* _Exercise brief_
Please reproduce all of the following records word for word, with nothing changed or left out.
____________
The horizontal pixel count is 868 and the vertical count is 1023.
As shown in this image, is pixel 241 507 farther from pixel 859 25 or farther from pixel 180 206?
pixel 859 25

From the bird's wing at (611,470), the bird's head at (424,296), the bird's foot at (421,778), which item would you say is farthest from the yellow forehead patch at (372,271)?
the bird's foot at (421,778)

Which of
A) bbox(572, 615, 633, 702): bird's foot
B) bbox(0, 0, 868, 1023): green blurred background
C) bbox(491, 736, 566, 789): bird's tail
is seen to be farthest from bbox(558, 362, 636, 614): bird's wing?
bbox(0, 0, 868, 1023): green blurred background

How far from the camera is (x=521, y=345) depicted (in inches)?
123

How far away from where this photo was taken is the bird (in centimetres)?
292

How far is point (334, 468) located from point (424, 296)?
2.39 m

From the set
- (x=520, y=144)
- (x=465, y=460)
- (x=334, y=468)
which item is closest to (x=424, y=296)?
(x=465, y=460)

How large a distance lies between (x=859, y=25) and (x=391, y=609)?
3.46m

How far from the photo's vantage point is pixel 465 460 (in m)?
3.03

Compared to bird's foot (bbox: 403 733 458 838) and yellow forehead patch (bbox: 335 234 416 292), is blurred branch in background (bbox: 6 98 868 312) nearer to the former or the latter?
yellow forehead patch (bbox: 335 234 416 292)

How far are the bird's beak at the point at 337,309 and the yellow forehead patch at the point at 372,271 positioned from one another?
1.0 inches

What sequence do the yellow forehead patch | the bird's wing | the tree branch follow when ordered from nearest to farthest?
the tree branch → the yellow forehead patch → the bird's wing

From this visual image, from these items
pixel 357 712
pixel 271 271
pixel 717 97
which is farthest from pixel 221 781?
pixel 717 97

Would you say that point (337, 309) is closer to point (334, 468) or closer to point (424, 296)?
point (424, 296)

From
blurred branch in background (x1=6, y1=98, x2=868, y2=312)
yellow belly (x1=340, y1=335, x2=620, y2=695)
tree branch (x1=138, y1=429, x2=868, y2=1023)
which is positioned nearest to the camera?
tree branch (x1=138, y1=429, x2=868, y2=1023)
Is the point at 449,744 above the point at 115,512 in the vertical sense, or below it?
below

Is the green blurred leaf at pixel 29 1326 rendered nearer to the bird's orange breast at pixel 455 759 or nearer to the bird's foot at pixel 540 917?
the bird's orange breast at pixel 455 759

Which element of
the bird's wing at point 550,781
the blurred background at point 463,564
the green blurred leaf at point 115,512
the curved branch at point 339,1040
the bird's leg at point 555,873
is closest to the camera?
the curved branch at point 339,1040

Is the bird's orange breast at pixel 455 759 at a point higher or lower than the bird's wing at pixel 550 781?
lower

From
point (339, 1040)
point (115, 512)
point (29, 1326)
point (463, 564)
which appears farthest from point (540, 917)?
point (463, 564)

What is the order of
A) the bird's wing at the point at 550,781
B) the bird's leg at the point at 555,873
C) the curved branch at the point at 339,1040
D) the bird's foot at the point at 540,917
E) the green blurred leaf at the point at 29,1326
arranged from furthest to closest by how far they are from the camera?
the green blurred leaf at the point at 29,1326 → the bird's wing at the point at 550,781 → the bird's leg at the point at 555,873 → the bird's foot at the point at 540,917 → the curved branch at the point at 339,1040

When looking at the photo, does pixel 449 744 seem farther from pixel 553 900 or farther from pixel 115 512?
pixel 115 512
____________
* _Task response_
The horizontal pixel count is 868 and the vertical count is 1023.
As shown in this image, is pixel 241 507 farther from pixel 859 25 or farther from pixel 180 206?
pixel 859 25

From the bird's wing at (611,470), the bird's head at (424,296), the bird's foot at (421,778), which item would you say is farthest from the yellow forehead patch at (372,271)?
the bird's foot at (421,778)

Which of
A) bbox(572, 615, 633, 702): bird's foot
B) bbox(0, 0, 868, 1023): green blurred background
C) bbox(491, 736, 566, 789): bird's tail
is seen to be farthest from bbox(558, 362, 636, 614): bird's wing?
bbox(0, 0, 868, 1023): green blurred background

How far from the camera is (x=521, y=345) depicted (in inches)?
123

How far away from where this photo was taken is the bird (in centimetres)?
292

How far is point (334, 468) located from point (424, 296)?
2.39 m

From the set
- (x=520, y=144)
- (x=465, y=460)
- (x=334, y=468)
which item is closest to (x=424, y=296)?
(x=465, y=460)

How large a distance lies between (x=859, y=25) and (x=391, y=609)?
3.46m

How far from the photo's vantage point is pixel 465 460 (in m)?
3.03

Compared to bird's foot (bbox: 403 733 458 838) and yellow forehead patch (bbox: 335 234 416 292), is blurred branch in background (bbox: 6 98 868 312) nearer to the former or the latter?
yellow forehead patch (bbox: 335 234 416 292)

How far are the bird's beak at the point at 337,309 and the yellow forehead patch at the point at 372,271 positioned from one another?
1.0 inches

What sequence do the yellow forehead patch | the bird's wing | the tree branch follow when ordered from nearest to farthest?
the tree branch → the yellow forehead patch → the bird's wing

From this visual image, from these items
pixel 357 712
pixel 271 271
pixel 717 97
which is farthest from pixel 221 781?
pixel 717 97

Would you say that point (337, 309) is closer to point (334, 468) or closer to point (424, 296)?
point (424, 296)

From
blurred branch in background (x1=6, y1=98, x2=868, y2=312)
yellow belly (x1=340, y1=335, x2=620, y2=695)
tree branch (x1=138, y1=429, x2=868, y2=1023)
which is positioned nearest to the camera?
tree branch (x1=138, y1=429, x2=868, y2=1023)
Is the point at 449,744 above the point at 115,512 in the vertical sense, or below it?
below

Is the green blurred leaf at pixel 29 1326 rendered nearer to the bird's orange breast at pixel 455 759 or nearer to the bird's foot at pixel 540 917?
the bird's orange breast at pixel 455 759

Which element of
the bird's wing at point 550,781
the blurred background at point 463,564
the green blurred leaf at point 115,512
the curved branch at point 339,1040
the bird's leg at point 555,873
is closest to the camera?
the curved branch at point 339,1040

Is the bird's orange breast at pixel 455 759 at a point higher or lower than the bird's wing at pixel 550 781?
lower

From
point (339, 1040)
point (115, 512)
point (29, 1326)
point (463, 564)
which appears farthest from point (540, 917)?
point (463, 564)

What is the order of
A) the bird's wing at the point at 550,781
B) the bird's leg at the point at 555,873
C) the curved branch at the point at 339,1040
D) the bird's foot at the point at 540,917
E) the green blurred leaf at the point at 29,1326
arranged from furthest to closest by how far they are from the camera?
the green blurred leaf at the point at 29,1326 → the bird's wing at the point at 550,781 → the bird's leg at the point at 555,873 → the bird's foot at the point at 540,917 → the curved branch at the point at 339,1040

When looking at the photo, does pixel 449 744 seem farther from pixel 553 900 or farther from pixel 115 512?
pixel 115 512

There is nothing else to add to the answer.